Shweta: When I took up Bhimashankar hills project I was very happy and flattered that I was offered such a prestigious project and the fact that they were very amenable to my conditions. They coaxed me into taking the project. I quoted a nominal fee which was of course justified since it was a big project and surprisingly they readily agreed. When I was practicing in Pune I had to struggle to collect every penny due and it was all the more difficult to even get them to agree on a fee. But here was a company that was ready to pay the fees I demanded. Women are generally considered to be weaker, unable to stand up for themselves. People feel that they will not have much trouble or resistance from Women. I got my first cheque mainly due to my persistence follow-up. Then onwards it was pretty much smooth running. I did twenty seven villas for them. I did
I remember this project I got of Sibermond at Shedung. Companies always take references and Sibermond contacted the developers of Bhimashankar hills for reference. They recommended me very highly .It is an ongoing project of around 6.5 acres with seventy villas, clubhouse etc.
Nazim: The construction business is going through a bad phase. How is that affecting your business?
Shweta: I am primarily into weekend homes and weekend homes are basically second homes bought by affluent people who have money to spare. This market has not been affected slack being faced by the construction industry. The first home market is definitely facing trouble as a couple of projects I took did not actually kick off.
Nazim: What kind of capital did you start your business with?
Shweta: Luckily in my line of business not much investment is required. I just needed an office space and that is what I invested in, the rent and deposit for the office. I used my own money for it around one to one and half lakh.
Nazim: There are four main aspects to any business namely marketing, branding, funding and of course family life. How do you manage it all?
Shweta: Marketing for me is just word of mouth, people spreading a good word about you. Only recently I added myself on Quikr. Being a woman also works in my favor as people tend to trust women instinctively. I have not done any branding of myself so far.
Nazim: Being a woman entrepreneur it is very difficult to juggle between family and business. How do you manage?
Shweta: My family is very supportive of me. My in-laws have been very encouraging and I feel it is a blessing.
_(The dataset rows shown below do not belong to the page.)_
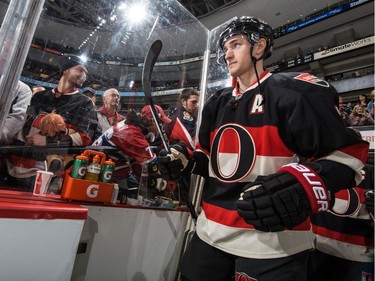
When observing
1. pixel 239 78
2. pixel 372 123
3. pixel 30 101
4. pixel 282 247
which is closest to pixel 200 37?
pixel 239 78

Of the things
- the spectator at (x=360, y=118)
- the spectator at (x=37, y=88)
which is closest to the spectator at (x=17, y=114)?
the spectator at (x=37, y=88)

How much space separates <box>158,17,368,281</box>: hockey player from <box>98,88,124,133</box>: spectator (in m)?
0.78

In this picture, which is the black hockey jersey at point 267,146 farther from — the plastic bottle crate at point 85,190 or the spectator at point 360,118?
the spectator at point 360,118

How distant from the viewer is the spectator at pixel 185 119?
2.03 m

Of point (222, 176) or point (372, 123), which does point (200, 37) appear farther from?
point (372, 123)

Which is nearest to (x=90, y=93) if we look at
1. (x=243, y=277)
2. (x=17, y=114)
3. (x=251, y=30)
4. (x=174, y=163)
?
(x=17, y=114)

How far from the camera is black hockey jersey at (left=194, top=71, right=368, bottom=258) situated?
30.6 inches

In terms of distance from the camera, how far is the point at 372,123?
17.5ft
When I purchased my first office my in-laws, my father and husband pitched in to help me financially. It was not possible for me to purchase my own office so early i.e. just within a year into business if it were not for these people.
Nazim: What message do you have for a woman entrepreneur?
Shweta: One should never lose hope, have faith in themselves and never look back. If a woman really wants to do business she can do it. And being a woman multitasking comes naturally to us. There is nothing a woman cannot achieve. This is what brought me here today. When I was doing my eighth grade I used to draw sketches of how I wanted my office to be though at that time I could not sketch so well but I did draw a plan of my office. I was persistent and determined that I want to become an architect and that is how I am here. Very soon I am coming up with something to break conventional practice of architecture.